▶ **Passage**
This can be done by creating redundant output transitions, one with
{\tt sp} at the output, and one with no symbol in the output. For
example, in the following FSM snippet, the sequence {\tt bb sp cc} at
the input is replaced by either {\tt sp} or {\tt -} in the output:
\begin{verbatim}
bb_sp sp_cc cc sp
bb_sp sp_cc cc -
\end{verbatim}
\end{itemize}
The dictionary transducer needs to map from phones to words; usually
this is created by inverting a words-to-phones transducer. The
dictionary transducer is created by taking your input HTK-format
dictionary, and running it through a script of your own devising that
creates separate transducers for every word in the dictionary. For
example, if you intend to create a left-to-right tree-shaped
dictionary, the transducer for the word ``corn'' might be {\tt
CORN.fst.txt}:
\begin{verbatim}
0 1 k -
1 2 ow -
2 3 r -
3 4 n -
4 5 - CORN
5
\end{verbatim}
After creating transducers for all words, you should {\tt fsmunion}
them, then {\tt fsmrmepsilon}, {\tt fsmdeterminize}, and {\tt
fsmminimize}.
The language model transducer is a backed-off N-gram. The HTK program
{\tt HLStats}, for example, will compute bigram statistics, and output
a backed-off bigram to a text file, in the following format:
\begin{verbatim}
\data\
ngram 1=3042
ngram 2=8504
\1-grams:
-1.6394 a -0.4632
-4.0973 a.m. -0.2945
-4.0973 abandoning -0.2999
...
\2-grams:
-1.6450 a year
-0.3010 a.m. and
-0.3010 abandoning its
...
\end{verbatim}
This file starts by specifying the number of distinct 1-grams and
2-grams found in the input. Then it lists all of the unique 1-grams
and 2-grams. The number in front of each entry is the logarithm of
its 1-gram or 2-gram probability. The unigrams are also followed by a
number, which is the backoff weight given that word as context. These
numbers can be inverted, then copied directly to {\tt bigram.fst.txt}.
If {\tt \_BACKOFF} is the special backoff state, then {\tt
bigram.fst.txt} might look like this:
\begin{verbatim}
_BACKOFF a a 1.6394
_BACKOFF a.m. a.m. 4.0973
_BACKOFF abandoning abandoning 4.0973
a _BACKOFF - 0.4632
a year year 1.6450
a.m. _BACKOFF - 0.2945
a.m. and and 0.3010
abandoning _BACKOFF - 0.2999
abandoning its its 0.3010
\end{verbatim}
%%%%%%%%%%%%%%%%% Feature files
\subsection{Acoustic Features}
In order to use {\tt drecog}, acoustic features must be converted from
HTK format to raw floating-point format.

▶ **Data excerpts**
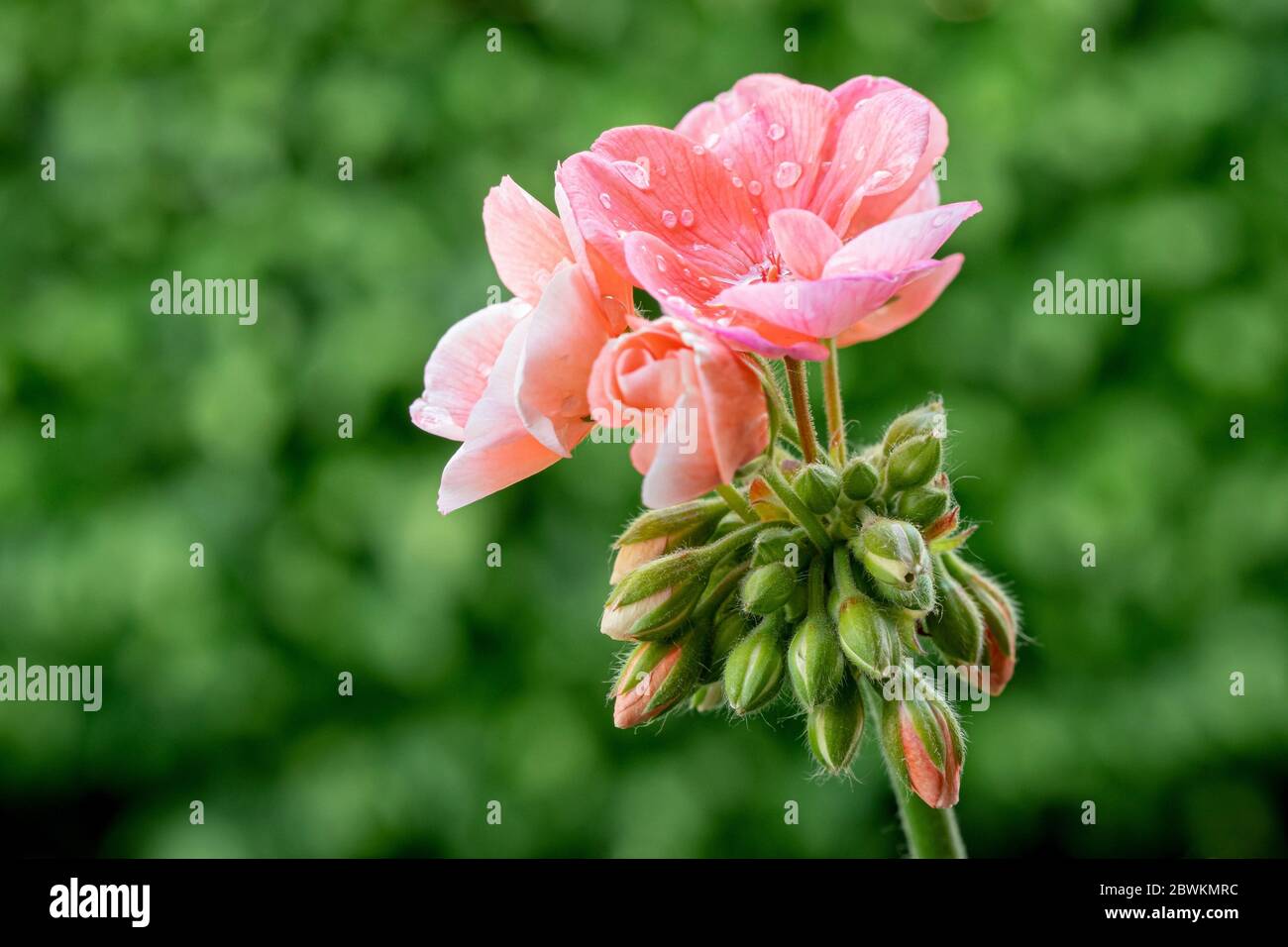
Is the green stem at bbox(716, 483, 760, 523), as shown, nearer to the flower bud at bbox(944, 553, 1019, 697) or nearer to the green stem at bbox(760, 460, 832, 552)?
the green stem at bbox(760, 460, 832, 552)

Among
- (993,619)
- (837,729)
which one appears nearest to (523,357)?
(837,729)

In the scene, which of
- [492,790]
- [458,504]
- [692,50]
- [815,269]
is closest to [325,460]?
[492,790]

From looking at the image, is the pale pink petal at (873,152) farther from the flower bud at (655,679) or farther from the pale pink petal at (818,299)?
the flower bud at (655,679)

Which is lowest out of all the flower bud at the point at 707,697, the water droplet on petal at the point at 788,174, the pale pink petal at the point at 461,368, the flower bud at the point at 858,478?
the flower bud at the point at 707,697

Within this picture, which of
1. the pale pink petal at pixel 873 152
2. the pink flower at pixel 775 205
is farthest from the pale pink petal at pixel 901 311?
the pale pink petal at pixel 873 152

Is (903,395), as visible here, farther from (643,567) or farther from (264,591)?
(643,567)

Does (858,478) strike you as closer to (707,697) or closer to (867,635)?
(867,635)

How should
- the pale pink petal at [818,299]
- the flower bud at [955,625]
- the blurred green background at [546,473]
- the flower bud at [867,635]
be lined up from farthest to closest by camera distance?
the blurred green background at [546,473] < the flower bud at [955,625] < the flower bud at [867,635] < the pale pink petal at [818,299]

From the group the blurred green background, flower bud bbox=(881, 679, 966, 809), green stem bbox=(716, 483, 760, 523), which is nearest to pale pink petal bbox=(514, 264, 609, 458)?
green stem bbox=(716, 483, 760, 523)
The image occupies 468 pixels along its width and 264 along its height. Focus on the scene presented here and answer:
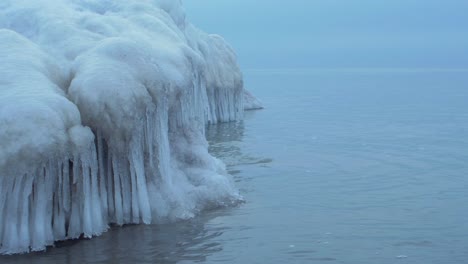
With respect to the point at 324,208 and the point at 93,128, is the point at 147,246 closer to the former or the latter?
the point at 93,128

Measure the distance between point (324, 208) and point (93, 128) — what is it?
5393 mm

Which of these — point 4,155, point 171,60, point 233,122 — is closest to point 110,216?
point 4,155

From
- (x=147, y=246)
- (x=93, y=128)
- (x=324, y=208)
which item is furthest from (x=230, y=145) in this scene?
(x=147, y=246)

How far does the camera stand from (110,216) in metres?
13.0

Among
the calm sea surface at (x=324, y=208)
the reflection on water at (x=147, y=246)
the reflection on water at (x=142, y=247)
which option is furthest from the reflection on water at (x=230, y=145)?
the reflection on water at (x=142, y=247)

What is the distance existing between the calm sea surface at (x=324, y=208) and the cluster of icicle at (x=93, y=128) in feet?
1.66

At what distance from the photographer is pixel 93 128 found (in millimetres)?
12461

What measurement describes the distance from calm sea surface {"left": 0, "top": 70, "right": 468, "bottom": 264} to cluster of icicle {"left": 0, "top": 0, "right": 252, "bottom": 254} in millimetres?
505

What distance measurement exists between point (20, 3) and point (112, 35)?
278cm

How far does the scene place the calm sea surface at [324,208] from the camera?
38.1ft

▶ **Requirements**
**A.** List the commands that the transducer passage says to apply after creating transducers for all words, in the order it gives them.
**B.** Carry the transducer passage forward from its final sentence.
The records come from a different source than the text.

▶ **Responses by task**
**A.** fsmunion, fsmrmepsilon, fsmdeterminize, fsmminimize

**B.**
First, disable feature compression (set {\tt USE\_COMPRESSION} to {\tt
FALSE} in your params file; make sure that the parameter type does
not include the {\tt \_C} option).
Without compression, an HTK file is a series of 4-byte big-endian
floating-point numbers, preceded by a 12-byte header. Verify this:
calculate the number of features in a file (number of frames times
number of elements per frame), and verify that the file size in bytes
({\tt ls -l}) is four times the matrix size, plus 12.
Use the unix utility {\tt dd} to strip off the header. Type {\tt man
dd} to see its man page. You can specify that it should read the
input in 12-byte blocks, and skip the first block:
\begin{verbatim}
dd if=features.htk of=features.bigendian bs=12 skip=1
\end{verbatim}
Since most of our machines are linux (little-endian), you will also
need to byte-swap the feature files (HTK files are always big-endian,
no matter what machine you're on; raw files are assumed to be in the
format native to the machine you're using). {\tt dd} will byte-swap
two-byte numbers (short integers), but not 4-byte numbers (floats).
You can byte-swap short integers using matlab, or C, or perl; the goal
is simply to read four bytes, then write them out in reverse order.
For example, the following command-line perl script should do it:
\begin{verbatim}
perl -e 'while(!feof(STDIN)){
fread(STDIN,$a,1);fread(STDIN,$b,1);
fread(STDIN,$c,1);fread(STDIN,$d,1);
print STDOUT $d,$c,$b,$a;
}' < features.bigendian > features.raw
\end{verbatim}
\section{Speech Recognition Using fsmcompose}
\label{sec:fsmcompose_rec}
Most speech recognition tools are written in order to be as fast as
possible, because without these speedups, recognition of a short
utterance can take days (before optimization, one of our systems at
WS04 was running at 50-100 times real time, meaning that 3.5 hours of
data would take 6 weeks to recognize; optimization reduced this number
to about 10 times real time). The problem with fast code is that it
is pedagogically useless; none of the programs we've talked about so
far would help you to learn the nuts and bolts of modern ASR
algorithms.
FSM tools seem to be an exception. Speech recognition, in FSM-speak,
is the process of (1) computing observation probabilities, and then
(2) composing observation probabilities with the search graph.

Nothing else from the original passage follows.